Entries supplied

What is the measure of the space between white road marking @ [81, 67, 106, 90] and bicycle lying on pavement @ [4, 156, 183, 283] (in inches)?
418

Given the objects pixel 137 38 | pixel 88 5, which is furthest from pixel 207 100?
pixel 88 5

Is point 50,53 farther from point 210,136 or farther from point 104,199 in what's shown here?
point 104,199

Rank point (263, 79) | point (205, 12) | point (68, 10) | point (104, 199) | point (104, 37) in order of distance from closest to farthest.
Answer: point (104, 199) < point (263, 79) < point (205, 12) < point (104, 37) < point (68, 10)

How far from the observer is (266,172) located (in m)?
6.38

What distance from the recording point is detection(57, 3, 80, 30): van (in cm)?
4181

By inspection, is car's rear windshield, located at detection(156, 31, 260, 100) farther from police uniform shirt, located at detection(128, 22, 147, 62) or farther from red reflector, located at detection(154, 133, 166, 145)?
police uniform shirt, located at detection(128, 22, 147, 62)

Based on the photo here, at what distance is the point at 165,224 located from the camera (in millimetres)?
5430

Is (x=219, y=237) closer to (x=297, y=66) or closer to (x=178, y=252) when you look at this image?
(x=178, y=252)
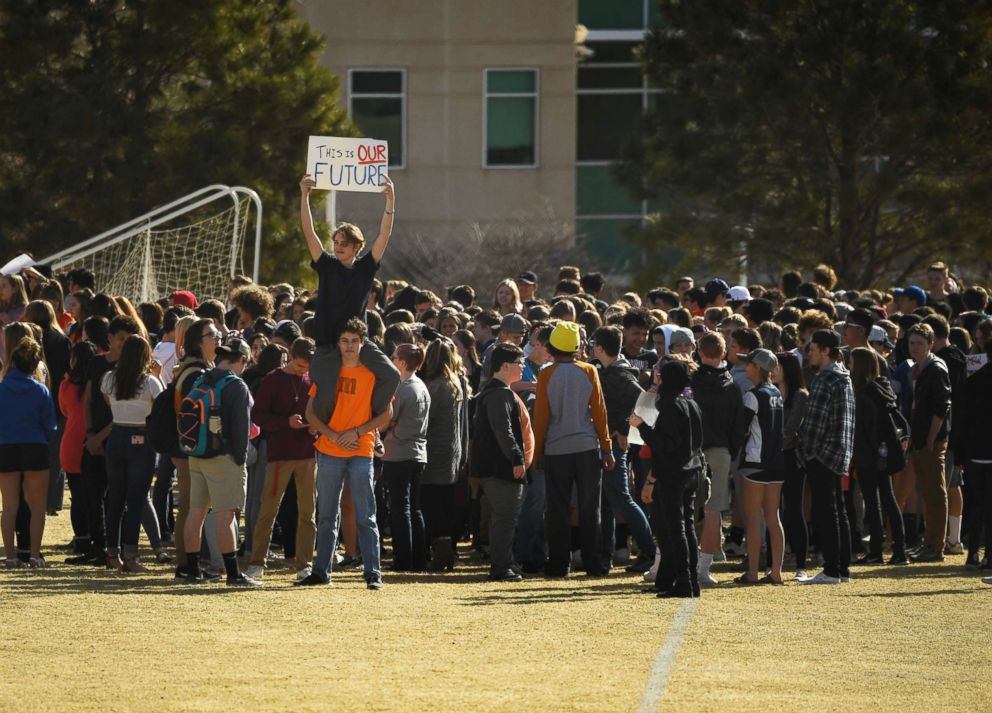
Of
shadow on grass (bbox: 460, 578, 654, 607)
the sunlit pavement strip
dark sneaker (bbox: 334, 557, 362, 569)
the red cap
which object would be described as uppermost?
the red cap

Exercise
Reproduce all the data above, swapping "bbox" for "bounding box" wherever it occurs and changing nothing else. Omit the pictures.

Task response
What is the measure of the space between white road marking @ [81, 67, 106, 90] and bicycle lying on pavement @ [4, 156, 183, 283] (in inches)?
418

Given the objects pixel 137 38 | pixel 88 5, which is furthest from pixel 207 100?
pixel 88 5

Is point 50,53 farther from point 210,136 or farther from point 104,199 in what's shown here?
point 104,199

Rank point (263, 79) | point (205, 12) | point (68, 10) | point (104, 199) | point (104, 37) in order of distance from closest to farthest.
Answer: point (104, 199) < point (263, 79) < point (205, 12) < point (104, 37) < point (68, 10)

How far from the observer is (266,172) located (in m)?
6.38

What distance from the recording point is detection(57, 3, 80, 30): van (in cm)?
4181

By inspection, is car's rear windshield, located at detection(156, 31, 260, 100) farther from police uniform shirt, located at detection(128, 22, 147, 62) or farther from red reflector, located at detection(154, 133, 166, 145)?
police uniform shirt, located at detection(128, 22, 147, 62)

Based on the photo here, at what distance is the point at 165,224 located from the camera (in millimetres)?
5430

Is (x=219, y=237) closer to (x=297, y=66) or closer to (x=178, y=252) when you look at this image?
(x=178, y=252)
Of
shadow on grass (bounding box: 460, 578, 654, 607)
the sunlit pavement strip
dark sneaker (bounding box: 334, 557, 362, 569)
the red cap
which object would be described as uppermost?
the red cap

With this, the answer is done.